How to complete this task → Quote the entries below from the line with "Vietnam;Lao, site loc_0923, 2018-03-22" through the line with "common name: eurasian wild pig", both ends included, and only those lines.

—————

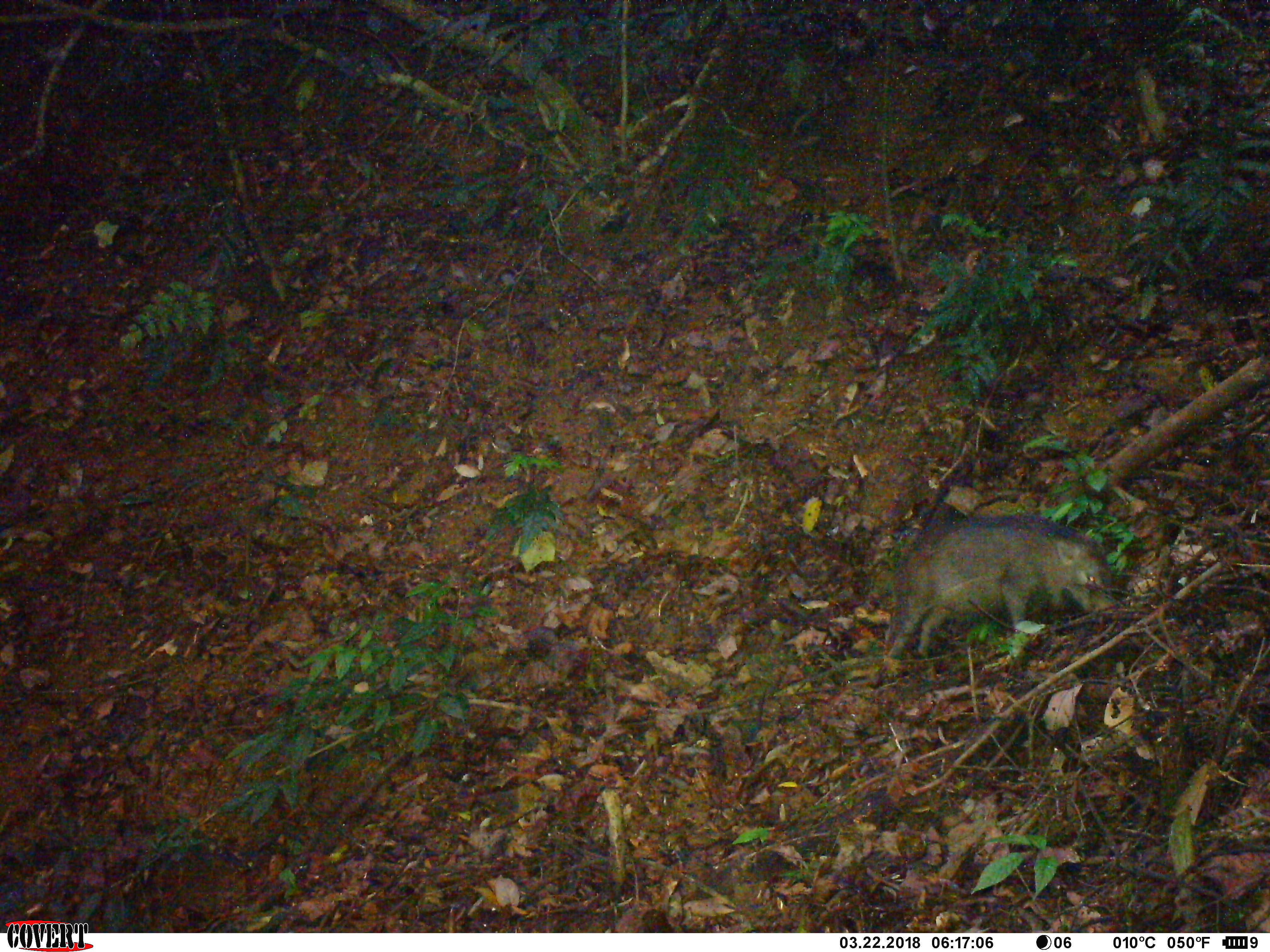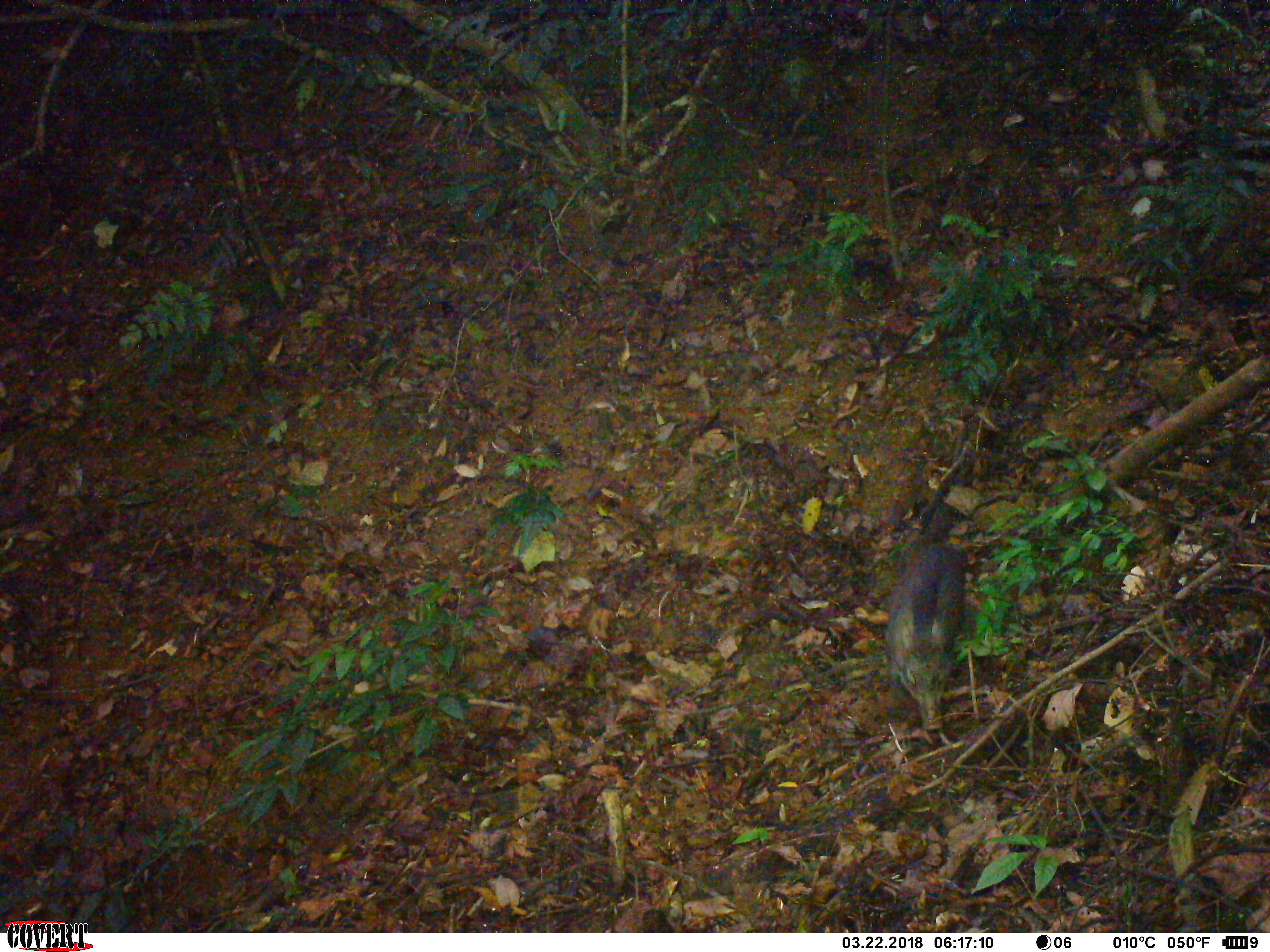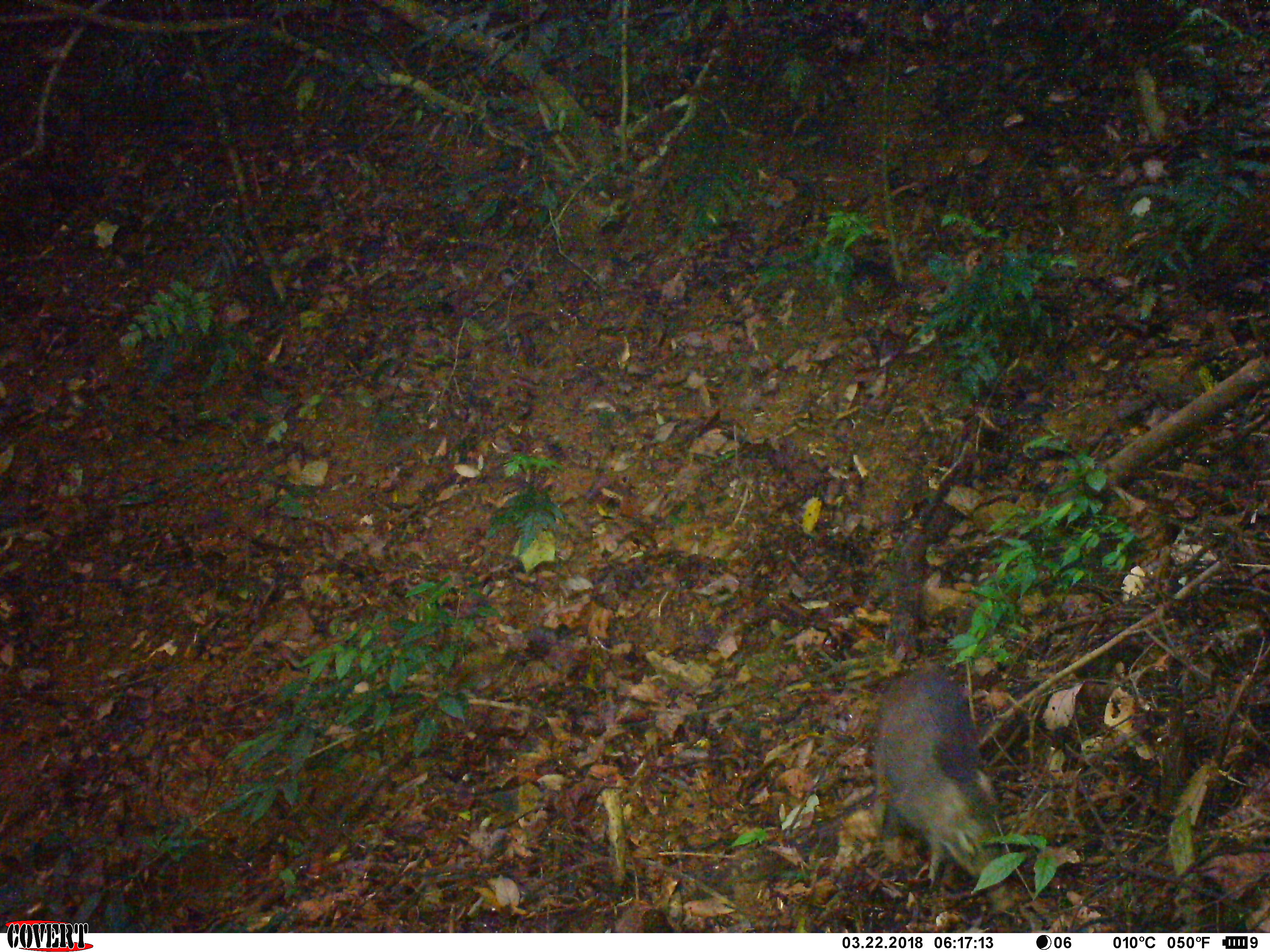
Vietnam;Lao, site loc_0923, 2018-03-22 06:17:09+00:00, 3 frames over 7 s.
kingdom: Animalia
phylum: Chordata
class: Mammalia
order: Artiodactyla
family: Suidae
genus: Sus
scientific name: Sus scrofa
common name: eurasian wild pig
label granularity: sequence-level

—————

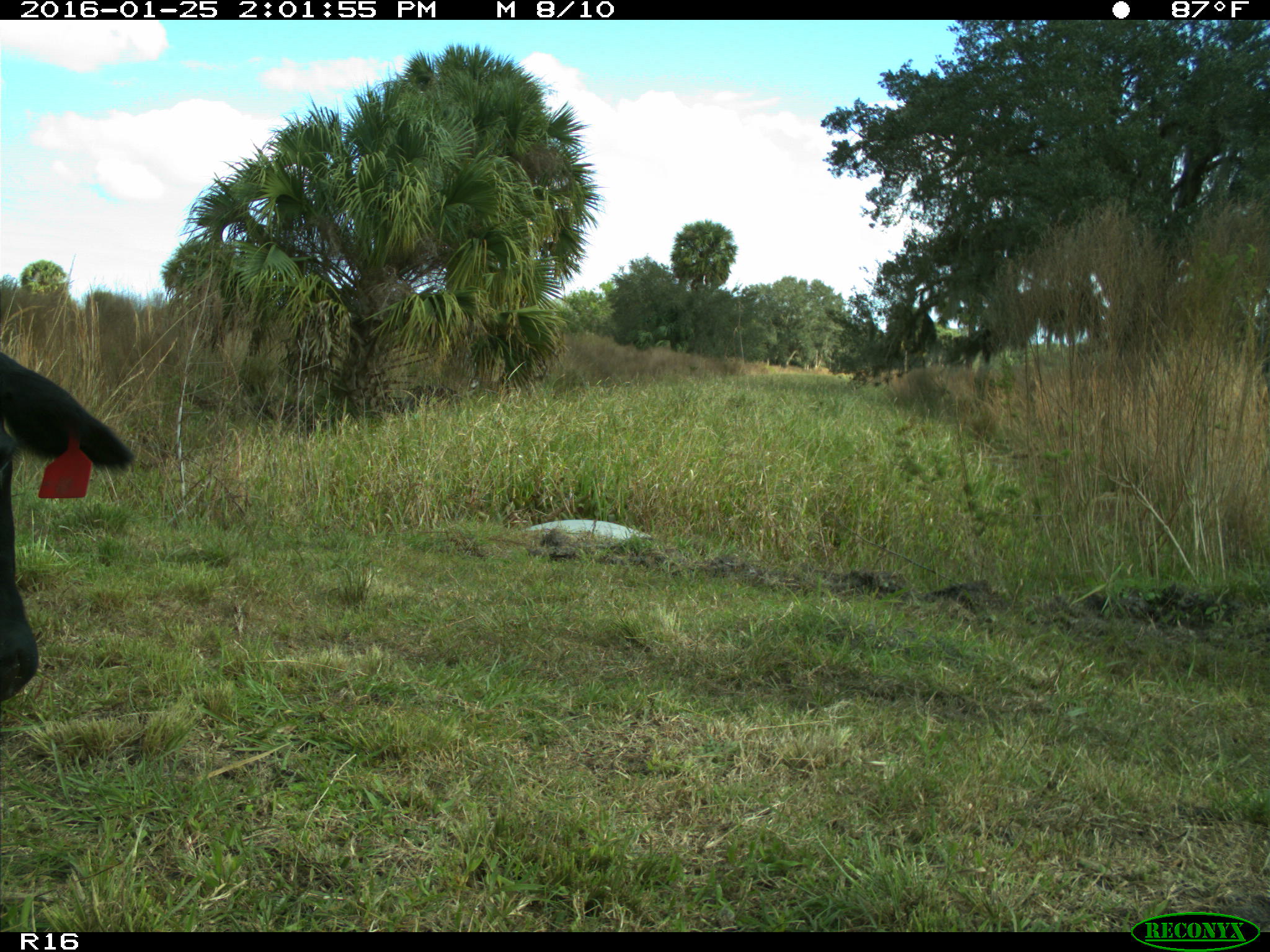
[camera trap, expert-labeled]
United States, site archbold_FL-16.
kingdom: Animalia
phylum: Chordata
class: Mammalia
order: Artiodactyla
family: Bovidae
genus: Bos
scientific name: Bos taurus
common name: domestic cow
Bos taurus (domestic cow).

—————

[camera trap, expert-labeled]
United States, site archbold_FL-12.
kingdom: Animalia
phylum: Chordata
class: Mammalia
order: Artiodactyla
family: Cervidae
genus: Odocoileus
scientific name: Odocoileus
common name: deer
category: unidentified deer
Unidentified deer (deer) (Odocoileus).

—————

Response →
Vietnam;Lao, site loc_0923, 2018-03-22 06:17:09+00:00, 3 frames over 7 s.
kingdom: Animalia
phylum: Chordata
class: Mammalia
order: Artiodactyla
family: Suidae
genus: Sus
scientific name: Sus scrofa
common name: eurasian wild pig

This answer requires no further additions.